**What you should do**
Produce an exact copy of the lines from the line containing "Does the image" through the last line of the listing below, both ends included, and nothing else.

──────────

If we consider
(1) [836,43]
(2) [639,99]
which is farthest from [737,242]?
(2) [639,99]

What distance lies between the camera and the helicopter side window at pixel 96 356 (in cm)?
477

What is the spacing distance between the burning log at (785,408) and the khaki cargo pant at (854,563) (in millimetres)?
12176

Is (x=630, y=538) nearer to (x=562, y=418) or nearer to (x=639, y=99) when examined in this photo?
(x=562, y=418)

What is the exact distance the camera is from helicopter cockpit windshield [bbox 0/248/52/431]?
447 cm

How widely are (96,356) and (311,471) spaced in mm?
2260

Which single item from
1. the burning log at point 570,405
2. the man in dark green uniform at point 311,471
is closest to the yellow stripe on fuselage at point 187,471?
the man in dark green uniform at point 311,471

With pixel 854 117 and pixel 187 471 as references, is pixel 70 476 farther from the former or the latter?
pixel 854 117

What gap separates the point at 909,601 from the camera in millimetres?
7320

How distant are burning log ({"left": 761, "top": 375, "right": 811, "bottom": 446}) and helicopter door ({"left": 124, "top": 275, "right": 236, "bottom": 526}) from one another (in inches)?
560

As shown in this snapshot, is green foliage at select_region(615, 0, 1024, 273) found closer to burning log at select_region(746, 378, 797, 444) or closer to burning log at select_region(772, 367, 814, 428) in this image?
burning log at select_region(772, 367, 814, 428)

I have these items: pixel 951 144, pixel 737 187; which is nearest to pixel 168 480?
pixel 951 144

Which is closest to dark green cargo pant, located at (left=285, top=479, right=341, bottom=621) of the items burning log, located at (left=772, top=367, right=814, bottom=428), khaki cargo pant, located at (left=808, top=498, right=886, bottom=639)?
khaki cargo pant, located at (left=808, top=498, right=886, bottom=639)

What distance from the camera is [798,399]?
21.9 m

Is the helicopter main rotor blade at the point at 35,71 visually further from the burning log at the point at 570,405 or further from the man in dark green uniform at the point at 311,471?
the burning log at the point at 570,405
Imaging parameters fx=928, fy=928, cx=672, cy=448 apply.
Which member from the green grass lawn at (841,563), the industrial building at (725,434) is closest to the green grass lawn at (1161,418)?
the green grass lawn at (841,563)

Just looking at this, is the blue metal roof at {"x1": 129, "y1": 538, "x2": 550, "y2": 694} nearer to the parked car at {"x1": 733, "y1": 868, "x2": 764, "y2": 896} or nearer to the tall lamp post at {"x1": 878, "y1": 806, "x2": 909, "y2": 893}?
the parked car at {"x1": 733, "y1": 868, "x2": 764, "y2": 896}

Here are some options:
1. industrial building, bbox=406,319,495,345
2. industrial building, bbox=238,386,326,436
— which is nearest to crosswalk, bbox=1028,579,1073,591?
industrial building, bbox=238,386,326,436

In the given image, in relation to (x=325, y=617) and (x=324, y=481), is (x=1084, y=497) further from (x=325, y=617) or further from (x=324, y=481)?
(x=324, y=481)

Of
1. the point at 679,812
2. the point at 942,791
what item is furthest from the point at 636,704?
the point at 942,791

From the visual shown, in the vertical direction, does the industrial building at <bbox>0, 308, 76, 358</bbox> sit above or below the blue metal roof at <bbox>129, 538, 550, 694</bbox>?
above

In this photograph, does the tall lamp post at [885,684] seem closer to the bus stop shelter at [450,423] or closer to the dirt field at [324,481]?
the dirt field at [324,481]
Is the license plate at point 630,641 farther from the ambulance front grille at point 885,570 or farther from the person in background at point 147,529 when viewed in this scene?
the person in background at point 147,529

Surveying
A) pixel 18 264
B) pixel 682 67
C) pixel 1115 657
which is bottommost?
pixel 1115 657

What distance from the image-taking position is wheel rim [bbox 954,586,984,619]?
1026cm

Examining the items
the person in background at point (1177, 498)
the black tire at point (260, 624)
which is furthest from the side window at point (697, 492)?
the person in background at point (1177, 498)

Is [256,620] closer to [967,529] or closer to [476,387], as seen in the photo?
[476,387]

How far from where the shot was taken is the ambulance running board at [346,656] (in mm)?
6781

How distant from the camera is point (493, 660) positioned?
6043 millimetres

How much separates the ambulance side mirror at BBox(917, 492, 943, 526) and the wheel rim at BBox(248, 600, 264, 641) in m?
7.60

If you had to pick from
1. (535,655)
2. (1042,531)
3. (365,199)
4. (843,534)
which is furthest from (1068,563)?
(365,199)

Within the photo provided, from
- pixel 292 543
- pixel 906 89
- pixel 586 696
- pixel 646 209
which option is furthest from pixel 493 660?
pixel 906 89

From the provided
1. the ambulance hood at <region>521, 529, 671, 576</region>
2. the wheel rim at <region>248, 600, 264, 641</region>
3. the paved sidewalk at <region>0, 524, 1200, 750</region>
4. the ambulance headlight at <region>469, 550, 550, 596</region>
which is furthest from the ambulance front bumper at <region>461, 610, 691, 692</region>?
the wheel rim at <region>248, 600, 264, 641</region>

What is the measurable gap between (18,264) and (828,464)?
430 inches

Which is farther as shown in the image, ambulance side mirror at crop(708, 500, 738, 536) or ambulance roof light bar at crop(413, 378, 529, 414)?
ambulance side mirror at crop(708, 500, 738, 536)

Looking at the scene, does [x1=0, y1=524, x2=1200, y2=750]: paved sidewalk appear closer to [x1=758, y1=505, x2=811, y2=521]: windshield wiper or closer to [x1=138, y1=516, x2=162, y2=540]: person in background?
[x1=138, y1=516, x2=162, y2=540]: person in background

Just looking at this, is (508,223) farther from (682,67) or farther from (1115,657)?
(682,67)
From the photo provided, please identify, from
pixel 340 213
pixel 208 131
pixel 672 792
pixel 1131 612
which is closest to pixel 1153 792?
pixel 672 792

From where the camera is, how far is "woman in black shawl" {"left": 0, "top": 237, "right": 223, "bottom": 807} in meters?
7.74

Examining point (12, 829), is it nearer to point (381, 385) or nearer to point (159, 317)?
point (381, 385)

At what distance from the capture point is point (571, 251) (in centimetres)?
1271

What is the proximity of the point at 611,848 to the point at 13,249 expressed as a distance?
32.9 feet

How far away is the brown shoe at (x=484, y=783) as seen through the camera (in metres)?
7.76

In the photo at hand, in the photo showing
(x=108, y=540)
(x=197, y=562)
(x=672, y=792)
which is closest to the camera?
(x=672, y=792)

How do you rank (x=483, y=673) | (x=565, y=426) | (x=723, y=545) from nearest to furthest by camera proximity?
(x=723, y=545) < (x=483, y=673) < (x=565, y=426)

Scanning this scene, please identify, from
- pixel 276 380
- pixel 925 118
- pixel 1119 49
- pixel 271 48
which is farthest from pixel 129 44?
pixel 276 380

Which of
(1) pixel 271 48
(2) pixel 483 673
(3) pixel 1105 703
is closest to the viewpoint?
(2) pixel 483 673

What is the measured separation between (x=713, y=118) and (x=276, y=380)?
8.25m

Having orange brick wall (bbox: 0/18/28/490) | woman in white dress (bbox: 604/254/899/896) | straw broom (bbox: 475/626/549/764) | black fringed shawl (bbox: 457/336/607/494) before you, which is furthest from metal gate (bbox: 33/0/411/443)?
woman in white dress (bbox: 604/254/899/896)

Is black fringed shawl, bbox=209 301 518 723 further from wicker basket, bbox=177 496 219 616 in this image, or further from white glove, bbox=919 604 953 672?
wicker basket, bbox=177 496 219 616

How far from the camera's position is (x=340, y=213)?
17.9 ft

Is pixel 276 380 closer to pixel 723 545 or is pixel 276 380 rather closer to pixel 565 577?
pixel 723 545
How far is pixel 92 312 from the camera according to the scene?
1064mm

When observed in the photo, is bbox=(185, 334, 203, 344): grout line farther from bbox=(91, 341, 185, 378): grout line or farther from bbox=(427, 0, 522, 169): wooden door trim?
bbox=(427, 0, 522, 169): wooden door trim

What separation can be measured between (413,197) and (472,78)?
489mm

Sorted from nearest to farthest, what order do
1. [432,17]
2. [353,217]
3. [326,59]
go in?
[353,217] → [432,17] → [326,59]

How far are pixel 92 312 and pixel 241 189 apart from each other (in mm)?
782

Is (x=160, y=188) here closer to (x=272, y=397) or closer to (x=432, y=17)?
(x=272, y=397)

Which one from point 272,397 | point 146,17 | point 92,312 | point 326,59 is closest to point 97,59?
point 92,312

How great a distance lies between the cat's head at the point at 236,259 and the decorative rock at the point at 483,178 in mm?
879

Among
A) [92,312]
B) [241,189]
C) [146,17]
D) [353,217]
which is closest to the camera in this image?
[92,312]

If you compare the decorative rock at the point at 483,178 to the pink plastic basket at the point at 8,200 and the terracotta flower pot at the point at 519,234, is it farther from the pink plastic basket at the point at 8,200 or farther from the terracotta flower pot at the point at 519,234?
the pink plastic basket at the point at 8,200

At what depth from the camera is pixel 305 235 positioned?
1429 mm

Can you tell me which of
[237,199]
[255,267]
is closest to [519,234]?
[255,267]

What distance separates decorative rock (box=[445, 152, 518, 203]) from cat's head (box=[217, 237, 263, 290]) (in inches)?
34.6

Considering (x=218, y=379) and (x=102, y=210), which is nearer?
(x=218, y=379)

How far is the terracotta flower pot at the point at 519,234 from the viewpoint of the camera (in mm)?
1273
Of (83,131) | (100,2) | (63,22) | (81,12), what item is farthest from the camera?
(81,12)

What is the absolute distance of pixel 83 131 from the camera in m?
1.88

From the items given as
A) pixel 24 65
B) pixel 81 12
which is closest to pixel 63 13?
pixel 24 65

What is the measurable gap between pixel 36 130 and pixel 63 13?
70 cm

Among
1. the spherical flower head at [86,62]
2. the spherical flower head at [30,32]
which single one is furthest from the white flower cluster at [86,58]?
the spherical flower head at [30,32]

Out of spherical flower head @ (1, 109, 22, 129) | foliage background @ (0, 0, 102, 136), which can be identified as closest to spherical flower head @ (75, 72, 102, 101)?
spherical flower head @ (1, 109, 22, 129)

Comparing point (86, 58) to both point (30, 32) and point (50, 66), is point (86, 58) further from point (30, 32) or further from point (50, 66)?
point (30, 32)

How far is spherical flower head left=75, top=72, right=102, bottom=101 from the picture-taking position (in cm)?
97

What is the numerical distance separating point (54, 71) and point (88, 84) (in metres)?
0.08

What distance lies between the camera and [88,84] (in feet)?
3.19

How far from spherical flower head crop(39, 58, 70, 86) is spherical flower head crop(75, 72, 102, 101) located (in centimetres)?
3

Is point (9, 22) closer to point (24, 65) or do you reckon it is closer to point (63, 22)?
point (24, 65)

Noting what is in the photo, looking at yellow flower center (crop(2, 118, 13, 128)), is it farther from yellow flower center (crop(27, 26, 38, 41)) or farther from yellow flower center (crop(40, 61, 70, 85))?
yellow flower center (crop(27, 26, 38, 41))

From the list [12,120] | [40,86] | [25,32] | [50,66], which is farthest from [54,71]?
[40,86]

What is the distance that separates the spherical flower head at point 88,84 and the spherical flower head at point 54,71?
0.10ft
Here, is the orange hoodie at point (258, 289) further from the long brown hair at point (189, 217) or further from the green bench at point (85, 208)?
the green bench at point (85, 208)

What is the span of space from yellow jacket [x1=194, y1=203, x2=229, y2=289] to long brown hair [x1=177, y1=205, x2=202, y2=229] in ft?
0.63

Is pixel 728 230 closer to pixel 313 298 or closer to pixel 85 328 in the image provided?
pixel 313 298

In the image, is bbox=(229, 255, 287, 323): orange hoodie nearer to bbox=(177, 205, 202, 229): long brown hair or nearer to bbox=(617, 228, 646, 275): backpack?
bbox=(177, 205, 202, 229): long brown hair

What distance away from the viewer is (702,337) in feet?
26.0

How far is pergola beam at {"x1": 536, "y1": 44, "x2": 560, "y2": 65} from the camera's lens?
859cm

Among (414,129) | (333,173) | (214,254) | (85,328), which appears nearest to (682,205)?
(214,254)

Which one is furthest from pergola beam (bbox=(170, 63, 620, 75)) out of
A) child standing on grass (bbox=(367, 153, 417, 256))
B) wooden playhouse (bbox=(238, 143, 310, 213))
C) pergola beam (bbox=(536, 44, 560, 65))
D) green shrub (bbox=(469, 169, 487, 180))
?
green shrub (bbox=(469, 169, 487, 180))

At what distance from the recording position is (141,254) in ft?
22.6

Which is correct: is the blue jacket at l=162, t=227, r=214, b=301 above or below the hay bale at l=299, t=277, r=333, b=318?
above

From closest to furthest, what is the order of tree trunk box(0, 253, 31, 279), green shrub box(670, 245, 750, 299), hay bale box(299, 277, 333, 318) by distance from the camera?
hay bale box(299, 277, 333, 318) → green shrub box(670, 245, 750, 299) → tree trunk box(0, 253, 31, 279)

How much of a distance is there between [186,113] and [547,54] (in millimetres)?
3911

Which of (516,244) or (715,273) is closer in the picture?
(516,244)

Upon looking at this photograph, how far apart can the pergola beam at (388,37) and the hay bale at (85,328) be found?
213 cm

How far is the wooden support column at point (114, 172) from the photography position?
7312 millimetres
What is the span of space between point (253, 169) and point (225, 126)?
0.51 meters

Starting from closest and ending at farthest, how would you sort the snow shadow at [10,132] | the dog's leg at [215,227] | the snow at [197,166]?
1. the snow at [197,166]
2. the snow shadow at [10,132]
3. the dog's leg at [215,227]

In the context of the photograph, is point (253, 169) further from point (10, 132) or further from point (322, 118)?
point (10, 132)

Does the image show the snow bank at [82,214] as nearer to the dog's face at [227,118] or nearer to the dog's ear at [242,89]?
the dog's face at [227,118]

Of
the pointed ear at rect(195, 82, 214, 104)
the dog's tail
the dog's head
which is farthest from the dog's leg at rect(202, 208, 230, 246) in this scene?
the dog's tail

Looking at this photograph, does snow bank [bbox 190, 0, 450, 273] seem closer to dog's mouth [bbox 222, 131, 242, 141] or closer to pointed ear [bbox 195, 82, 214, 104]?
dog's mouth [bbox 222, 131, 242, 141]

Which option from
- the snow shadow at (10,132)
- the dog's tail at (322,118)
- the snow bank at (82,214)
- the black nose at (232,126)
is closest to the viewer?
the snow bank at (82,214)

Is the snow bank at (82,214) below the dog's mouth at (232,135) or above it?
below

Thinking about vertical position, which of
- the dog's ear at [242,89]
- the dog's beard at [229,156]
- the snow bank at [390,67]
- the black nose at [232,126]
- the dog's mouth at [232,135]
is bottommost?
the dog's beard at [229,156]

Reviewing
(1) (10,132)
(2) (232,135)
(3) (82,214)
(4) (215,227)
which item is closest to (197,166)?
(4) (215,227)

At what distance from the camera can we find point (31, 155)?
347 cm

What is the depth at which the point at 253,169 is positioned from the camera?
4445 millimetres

──────────

**Answer to this problem**
Does the image show the snow bank at [82,214] as nearer to the dog's face at [227,118] or nearer to the dog's ear at [242,89]?
the dog's face at [227,118]

Of
the pointed ear at rect(195, 82, 214, 104)
the dog's tail
the dog's head
which is farthest from the dog's leg at rect(202, 208, 230, 246) in this scene?
the dog's tail

Looking at this photograph, does snow bank [bbox 190, 0, 450, 273] seem closer to dog's mouth [bbox 222, 131, 242, 141] or closer to pointed ear [bbox 195, 82, 214, 104]?
dog's mouth [bbox 222, 131, 242, 141]

Which option from
- the snow shadow at (10,132)
- the dog's tail at (322,118)
- the snow bank at (82,214)
- the black nose at (232,126)
is closest to the viewer?
the snow bank at (82,214)

Is the snow bank at (82,214) below the dog's mouth at (232,135) or above it?
below

Thinking about vertical position, which of
- the dog's ear at [242,89]
- the dog's beard at [229,156]
- the snow bank at [390,67]
- the black nose at [232,126]
- the dog's mouth at [232,135]
is bottommost?
the dog's beard at [229,156]

Reviewing
(1) (10,132)
(2) (232,135)
(3) (82,214)
(4) (215,227)
which item is closest to (197,166)?
(4) (215,227)

At what distance from the camera can we find point (31, 155)?
347 cm

What is the depth at which the point at 253,169 is positioned from the camera?
4445 millimetres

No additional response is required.